Joss House Bay, also known as Tai Miu Wan, is near the south end of Clear Water Bay Peninsula in Hong Kong. The Cantonese name Tai Miu Wan means "the bay of large temple" after the oldest Tin Hau Temple in Hong Kong. This is also a popular place for fishing enthusiasts.

==Tin Hau Temple==

The Tin Hau Temple was a large joss house built in 1266. It is the oldest and biggest Tin Hau Temple in Hong Kong so it is called the Big Temple. It is a Grade I Historic Building. The temple is located near Fat Tong Mun, the channel between the peninsula and Tung Lung Chau on the major channel along the sea route in the South China.
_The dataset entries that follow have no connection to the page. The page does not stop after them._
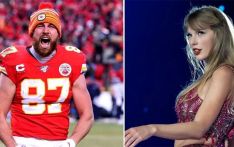 Travis Kelce jerseys flying off shelves following Taylor Swift's appearance at Chiefs Game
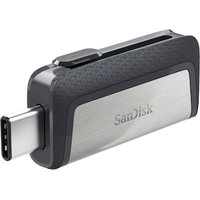 SanDisk Ultra Dual Drive USB Type-C 128 GB (USB Type-C & Type-A) von Sandisk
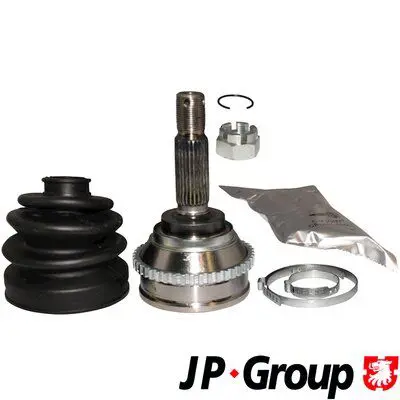 Handler.Part Joint kit, drive shaft JP GROUP 3543300210 1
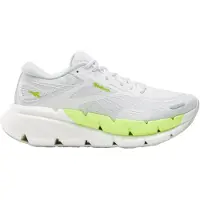 Reebok - Sapatilhas corrida - Floatzig Double W Grey / White / Digital Lime para Mulher - Tamanho 37 - Cinzento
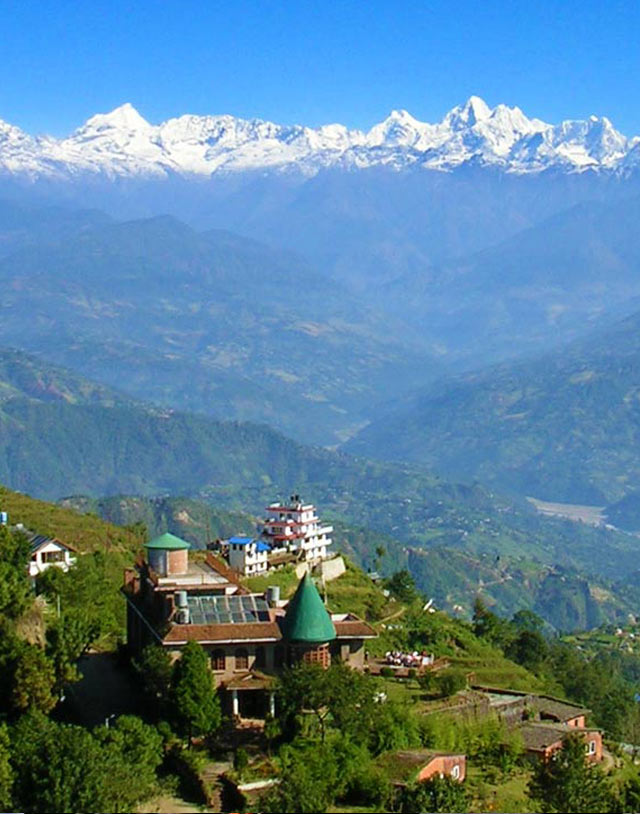 Chisapani Nagarkot Trek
It was founded by the Lam family in former Po Kong in Kowloon.

==Rock inscription==
The rock inscription at Joss House Bay is a declared monument of Hong Kong since 1979. This inscription is dated to the Jiashu year of the Xianchun reign in the Southern Song dynasty (i.e. 1274 AD). It is the oldest dated inscription in Hong Kong, and records a visit by Yan Yizhang, an officer in charge of the salt administration, and a friend. It also gives the history of two temples, north and south of Joss House Bay.

==Transportation==
A regular green minibus (Route 16) operates between MTR Po Lam station Public Transport Interchange and Po Toi O. Visitors should alight at the Tai Miu Wan stop (near the entrance to Clearwater Bay Golf & Country Club) and walk for about 10 minutes down a flight of stairs to Joss House Bay, passing the rock inscription on the way down.

Every year during Tin Hau Festival, New World First Ferry operates a special ferry service between North Point and Joss House Bay for worshippers. This service is regulated by the Transport Department over two designated days: the day preceding the Tin Hau Festival and the day of the Tin Hau Festival. Both fast ferry and ordinary ferry services are provided. Thousands of worshippers typically use this service. A general summary of fares and departure times can be found on the Transport Department website.